Materials World magazine
,
2 Feb 2011

Among the barrage of diplomatic tittle-tattle and other more serious revelations to emerge from Wikileaks, there are clear lessons to be learnt. In the days before email, texts, tweets and blogs, most of us could express an opinion, verbally at least, without it coming back to haunt us. Conversations can be misunderstood and taken out of context, but at least the unrecorded spoken word can be denied. Nowadays, unless you only communicate on handwritten parchment, anything you put in writing is forever on record, potentially for all the world to read.

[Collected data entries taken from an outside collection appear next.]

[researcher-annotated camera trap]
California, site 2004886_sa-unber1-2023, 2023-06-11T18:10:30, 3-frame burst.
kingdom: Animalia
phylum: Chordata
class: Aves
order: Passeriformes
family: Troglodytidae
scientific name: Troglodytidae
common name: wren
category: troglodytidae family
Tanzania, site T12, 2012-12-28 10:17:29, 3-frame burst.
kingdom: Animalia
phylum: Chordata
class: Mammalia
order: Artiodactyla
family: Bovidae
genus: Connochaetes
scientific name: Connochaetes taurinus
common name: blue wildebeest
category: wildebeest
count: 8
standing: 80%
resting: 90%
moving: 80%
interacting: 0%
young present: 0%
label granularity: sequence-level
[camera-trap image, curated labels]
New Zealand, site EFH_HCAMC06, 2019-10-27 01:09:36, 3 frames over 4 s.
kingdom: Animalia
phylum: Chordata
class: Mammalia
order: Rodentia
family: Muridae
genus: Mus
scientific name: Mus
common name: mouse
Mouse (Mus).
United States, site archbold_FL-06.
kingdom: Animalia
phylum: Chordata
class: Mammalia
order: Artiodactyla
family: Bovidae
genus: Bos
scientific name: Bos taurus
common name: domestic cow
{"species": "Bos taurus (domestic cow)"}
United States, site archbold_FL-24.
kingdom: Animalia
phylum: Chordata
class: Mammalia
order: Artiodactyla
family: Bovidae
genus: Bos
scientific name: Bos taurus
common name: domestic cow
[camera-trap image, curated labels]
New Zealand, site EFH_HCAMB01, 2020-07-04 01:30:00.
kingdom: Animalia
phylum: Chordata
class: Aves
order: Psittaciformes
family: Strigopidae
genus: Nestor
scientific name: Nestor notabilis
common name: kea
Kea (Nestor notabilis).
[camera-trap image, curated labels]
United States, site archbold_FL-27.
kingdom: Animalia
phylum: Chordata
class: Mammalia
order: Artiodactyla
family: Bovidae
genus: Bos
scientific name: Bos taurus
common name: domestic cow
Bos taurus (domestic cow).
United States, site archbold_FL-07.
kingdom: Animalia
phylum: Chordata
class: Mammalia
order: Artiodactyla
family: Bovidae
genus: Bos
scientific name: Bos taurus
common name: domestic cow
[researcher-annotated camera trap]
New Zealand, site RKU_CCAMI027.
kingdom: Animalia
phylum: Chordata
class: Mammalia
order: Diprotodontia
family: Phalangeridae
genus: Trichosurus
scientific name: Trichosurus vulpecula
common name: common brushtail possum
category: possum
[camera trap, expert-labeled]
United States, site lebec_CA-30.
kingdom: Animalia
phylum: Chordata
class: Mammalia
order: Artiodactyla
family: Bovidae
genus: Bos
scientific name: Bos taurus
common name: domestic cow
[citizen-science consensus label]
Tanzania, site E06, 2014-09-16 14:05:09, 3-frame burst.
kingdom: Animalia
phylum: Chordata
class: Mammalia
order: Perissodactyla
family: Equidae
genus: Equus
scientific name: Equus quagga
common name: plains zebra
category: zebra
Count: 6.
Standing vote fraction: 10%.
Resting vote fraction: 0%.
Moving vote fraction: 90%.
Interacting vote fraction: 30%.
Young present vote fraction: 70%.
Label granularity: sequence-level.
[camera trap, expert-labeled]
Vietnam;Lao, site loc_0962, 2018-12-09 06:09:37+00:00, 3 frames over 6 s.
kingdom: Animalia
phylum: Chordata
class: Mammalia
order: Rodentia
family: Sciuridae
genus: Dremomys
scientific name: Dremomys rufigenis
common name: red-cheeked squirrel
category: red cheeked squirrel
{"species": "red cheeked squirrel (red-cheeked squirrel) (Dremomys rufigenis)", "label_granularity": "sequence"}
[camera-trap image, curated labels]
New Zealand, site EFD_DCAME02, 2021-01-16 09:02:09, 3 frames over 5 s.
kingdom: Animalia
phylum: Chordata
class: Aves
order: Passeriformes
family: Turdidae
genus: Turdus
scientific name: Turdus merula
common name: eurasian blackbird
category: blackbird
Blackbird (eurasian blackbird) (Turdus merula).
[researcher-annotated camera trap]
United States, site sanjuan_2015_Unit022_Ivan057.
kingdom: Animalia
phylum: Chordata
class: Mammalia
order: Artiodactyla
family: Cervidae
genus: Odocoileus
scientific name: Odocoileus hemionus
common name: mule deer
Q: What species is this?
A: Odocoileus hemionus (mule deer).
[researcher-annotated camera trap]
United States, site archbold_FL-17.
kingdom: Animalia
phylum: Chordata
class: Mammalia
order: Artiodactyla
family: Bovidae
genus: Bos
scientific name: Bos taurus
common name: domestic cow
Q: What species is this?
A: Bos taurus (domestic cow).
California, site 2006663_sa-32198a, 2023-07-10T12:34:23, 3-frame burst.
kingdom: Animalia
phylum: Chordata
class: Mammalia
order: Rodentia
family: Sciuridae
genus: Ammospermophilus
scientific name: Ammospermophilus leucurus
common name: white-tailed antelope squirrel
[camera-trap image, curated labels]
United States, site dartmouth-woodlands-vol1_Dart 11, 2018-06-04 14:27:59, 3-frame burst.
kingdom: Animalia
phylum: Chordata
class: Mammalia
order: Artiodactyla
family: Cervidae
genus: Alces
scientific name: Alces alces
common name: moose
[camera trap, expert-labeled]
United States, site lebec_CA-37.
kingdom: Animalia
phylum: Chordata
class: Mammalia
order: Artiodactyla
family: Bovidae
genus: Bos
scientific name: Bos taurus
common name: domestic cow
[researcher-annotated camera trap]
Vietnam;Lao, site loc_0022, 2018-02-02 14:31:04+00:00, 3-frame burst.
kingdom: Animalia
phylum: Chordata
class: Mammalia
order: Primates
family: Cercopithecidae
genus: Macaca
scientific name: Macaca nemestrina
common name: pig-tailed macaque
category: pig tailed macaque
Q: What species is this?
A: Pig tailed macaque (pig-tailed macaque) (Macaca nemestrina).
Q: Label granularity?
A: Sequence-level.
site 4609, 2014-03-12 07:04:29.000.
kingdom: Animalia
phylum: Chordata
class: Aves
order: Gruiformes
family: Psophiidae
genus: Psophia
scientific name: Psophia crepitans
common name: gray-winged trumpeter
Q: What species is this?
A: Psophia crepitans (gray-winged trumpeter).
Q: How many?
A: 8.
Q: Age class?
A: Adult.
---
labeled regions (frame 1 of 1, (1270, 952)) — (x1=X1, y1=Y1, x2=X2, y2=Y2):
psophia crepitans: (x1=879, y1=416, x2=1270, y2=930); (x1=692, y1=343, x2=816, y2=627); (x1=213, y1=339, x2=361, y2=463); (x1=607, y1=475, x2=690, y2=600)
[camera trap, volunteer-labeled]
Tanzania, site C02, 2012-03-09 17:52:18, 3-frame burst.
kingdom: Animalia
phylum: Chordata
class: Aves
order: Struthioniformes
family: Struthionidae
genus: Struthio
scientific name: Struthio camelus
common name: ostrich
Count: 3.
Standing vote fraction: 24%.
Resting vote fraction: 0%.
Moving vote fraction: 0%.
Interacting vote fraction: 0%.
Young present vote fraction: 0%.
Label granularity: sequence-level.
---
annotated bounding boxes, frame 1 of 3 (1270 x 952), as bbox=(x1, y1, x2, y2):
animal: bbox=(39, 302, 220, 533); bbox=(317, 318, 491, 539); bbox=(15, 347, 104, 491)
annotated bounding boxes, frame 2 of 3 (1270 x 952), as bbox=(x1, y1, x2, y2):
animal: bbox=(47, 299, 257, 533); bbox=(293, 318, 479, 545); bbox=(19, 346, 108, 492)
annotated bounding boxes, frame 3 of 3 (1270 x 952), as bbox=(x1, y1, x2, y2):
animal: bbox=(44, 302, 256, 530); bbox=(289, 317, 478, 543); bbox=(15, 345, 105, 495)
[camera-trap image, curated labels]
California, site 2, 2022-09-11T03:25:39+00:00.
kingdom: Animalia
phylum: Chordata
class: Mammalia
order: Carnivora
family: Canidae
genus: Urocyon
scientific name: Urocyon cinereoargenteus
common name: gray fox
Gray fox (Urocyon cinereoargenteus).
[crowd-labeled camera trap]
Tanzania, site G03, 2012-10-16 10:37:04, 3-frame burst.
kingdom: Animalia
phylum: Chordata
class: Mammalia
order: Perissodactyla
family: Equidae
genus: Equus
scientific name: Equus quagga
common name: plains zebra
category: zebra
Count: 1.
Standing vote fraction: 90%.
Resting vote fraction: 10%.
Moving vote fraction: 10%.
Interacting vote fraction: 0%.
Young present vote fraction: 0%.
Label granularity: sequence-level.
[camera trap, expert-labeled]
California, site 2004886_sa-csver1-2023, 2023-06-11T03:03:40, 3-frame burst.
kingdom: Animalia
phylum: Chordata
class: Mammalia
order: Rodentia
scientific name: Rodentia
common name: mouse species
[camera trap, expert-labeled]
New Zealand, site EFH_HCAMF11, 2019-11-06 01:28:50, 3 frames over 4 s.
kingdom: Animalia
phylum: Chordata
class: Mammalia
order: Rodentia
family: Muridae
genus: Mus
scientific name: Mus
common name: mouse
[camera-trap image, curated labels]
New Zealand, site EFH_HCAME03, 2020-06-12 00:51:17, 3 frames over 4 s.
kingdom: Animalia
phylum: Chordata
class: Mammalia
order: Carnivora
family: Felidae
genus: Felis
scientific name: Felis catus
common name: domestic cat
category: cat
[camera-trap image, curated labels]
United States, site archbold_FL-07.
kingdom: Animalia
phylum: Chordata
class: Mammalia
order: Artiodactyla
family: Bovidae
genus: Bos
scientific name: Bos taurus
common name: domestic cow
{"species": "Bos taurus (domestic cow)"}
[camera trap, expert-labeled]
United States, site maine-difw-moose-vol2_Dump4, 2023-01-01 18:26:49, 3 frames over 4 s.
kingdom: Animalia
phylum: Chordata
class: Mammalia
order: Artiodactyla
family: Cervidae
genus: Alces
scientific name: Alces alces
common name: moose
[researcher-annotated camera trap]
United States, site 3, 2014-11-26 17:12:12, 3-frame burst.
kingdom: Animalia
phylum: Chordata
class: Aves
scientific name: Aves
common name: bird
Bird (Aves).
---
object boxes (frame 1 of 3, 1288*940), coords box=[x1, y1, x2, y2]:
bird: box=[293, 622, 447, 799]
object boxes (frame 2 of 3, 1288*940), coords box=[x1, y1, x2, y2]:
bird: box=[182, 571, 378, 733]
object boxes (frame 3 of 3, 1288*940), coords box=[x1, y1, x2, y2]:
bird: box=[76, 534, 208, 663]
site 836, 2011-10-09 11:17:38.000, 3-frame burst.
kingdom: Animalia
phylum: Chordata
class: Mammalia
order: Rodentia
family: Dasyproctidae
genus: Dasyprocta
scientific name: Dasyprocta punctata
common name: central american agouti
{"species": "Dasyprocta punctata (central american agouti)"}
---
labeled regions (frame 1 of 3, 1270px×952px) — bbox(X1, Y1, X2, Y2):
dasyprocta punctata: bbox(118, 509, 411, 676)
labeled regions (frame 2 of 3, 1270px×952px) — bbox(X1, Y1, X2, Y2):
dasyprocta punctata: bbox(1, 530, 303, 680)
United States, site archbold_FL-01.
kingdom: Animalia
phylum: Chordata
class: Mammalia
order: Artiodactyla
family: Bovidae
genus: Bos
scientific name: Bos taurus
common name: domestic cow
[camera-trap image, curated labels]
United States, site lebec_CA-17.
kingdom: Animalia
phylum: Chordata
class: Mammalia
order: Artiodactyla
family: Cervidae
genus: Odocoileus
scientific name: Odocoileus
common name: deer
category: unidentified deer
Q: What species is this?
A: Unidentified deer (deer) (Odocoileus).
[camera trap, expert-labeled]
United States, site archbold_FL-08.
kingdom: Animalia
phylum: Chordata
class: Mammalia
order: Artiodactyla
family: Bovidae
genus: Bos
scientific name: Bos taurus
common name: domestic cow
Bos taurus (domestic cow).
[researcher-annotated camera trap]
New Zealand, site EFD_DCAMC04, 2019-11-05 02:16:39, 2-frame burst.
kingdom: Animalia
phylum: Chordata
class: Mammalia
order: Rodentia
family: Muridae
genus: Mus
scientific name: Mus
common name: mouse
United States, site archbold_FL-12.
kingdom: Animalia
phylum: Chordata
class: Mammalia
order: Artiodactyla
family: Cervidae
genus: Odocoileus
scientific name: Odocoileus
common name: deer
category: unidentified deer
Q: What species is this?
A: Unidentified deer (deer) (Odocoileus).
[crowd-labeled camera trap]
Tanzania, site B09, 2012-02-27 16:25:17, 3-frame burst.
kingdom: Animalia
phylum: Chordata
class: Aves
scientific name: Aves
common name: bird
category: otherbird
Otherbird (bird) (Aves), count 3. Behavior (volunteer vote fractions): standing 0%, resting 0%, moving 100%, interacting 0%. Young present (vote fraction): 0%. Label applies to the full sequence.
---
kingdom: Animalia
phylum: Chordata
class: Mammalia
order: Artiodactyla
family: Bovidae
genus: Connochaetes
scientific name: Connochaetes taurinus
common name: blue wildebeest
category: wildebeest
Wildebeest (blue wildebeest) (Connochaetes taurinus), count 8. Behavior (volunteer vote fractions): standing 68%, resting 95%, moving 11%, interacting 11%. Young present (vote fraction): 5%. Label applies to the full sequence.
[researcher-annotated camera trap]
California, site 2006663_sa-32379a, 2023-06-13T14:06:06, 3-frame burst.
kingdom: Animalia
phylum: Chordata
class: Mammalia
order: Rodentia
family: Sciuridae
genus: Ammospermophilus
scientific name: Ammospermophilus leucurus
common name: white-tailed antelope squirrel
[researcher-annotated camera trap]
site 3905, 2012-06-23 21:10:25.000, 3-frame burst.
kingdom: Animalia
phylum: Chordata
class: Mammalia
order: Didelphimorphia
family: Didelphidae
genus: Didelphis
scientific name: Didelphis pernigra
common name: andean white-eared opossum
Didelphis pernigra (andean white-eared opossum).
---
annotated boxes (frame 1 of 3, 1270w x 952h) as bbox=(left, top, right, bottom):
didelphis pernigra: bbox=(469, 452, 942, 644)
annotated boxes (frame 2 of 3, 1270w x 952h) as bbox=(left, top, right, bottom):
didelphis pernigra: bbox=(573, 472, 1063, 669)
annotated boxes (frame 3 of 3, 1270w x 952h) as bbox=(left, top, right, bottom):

No longer ‘act in haste, repent at leisure’, more like ‘click in haste, regret forever’.

Given how easily a throwaway comment can be reported completely out of context (as the BP engineer who described the Macondo well as a ‘nightmare’ would no doubt agree), it surprises me that both Government and private sector organisations do not invest a great deal more in developing the written communication skills of their staff. This is especially true of formal report writing, which is fast disappearing as the internet generation relies on PowerPoint as the reporting format of choice. Many people think a report has to be a lengthy, academic tome but I disagree – a simple summary and recommendation will often suffice. As Albert Einstein once said, ‘If you can’t explain it simply, you don’t understand it well enough’.

The UK Standard for Professional Engineering Competence requires that engineers communicate in English with others at all levels, including competence in the preparation of letters, documents and reports. Yet surprisingly, this is not a skill usually taught at school or university. It is ironic that much of what students learn on science and engineering courses will never be used in their working lives, while they are not taught the one, essential skill that we use every day.

There is no short cut or easy way to better writing. We learn most by practice and repetition, by considering the advice of colleagues and reading the work of others. If I could offer a single piece of advice, it would be to always read back, review and reflect before sending. You never know who might end up reading it.